→ **ABOUT THIS TASK**: Return verbatim the line containing "Window sill mockup" together with all lines that follow it, through the end of the records.

↓

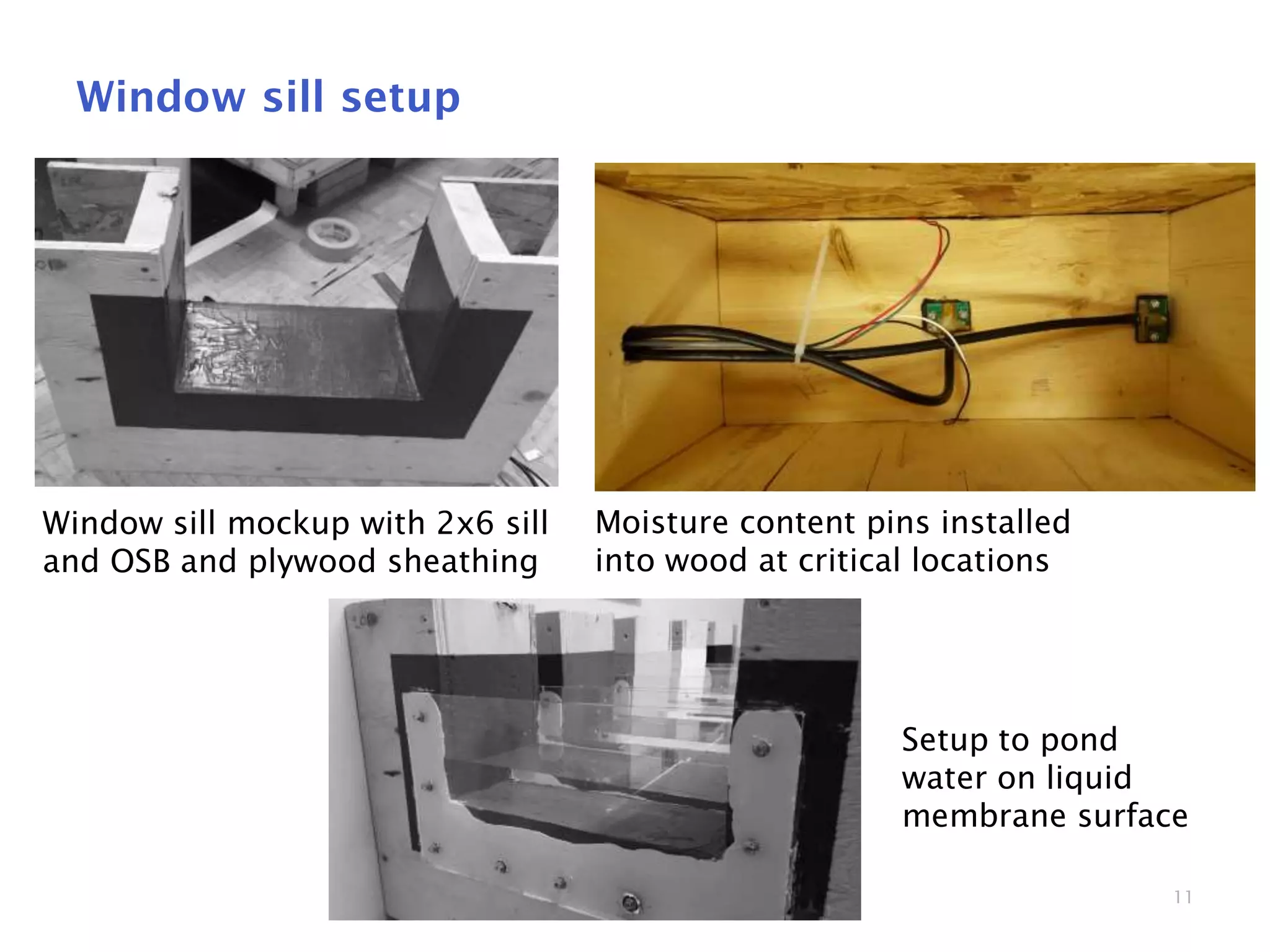 Window sill setup

Window sill mockup with 2x6 sill and OSB and plywood sheathing

Moisture content pins installed into wood at critical locations

Setup to pond water on liquid membrane surface

11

↑

→ **OUTPUT FOR THIS TASK**:
Window sill mockup with 2x6 sill and OSB and plywood sheathing

Moisture content pins installed into wood at critical locations

Setup to pond water on liquid membrane surface

11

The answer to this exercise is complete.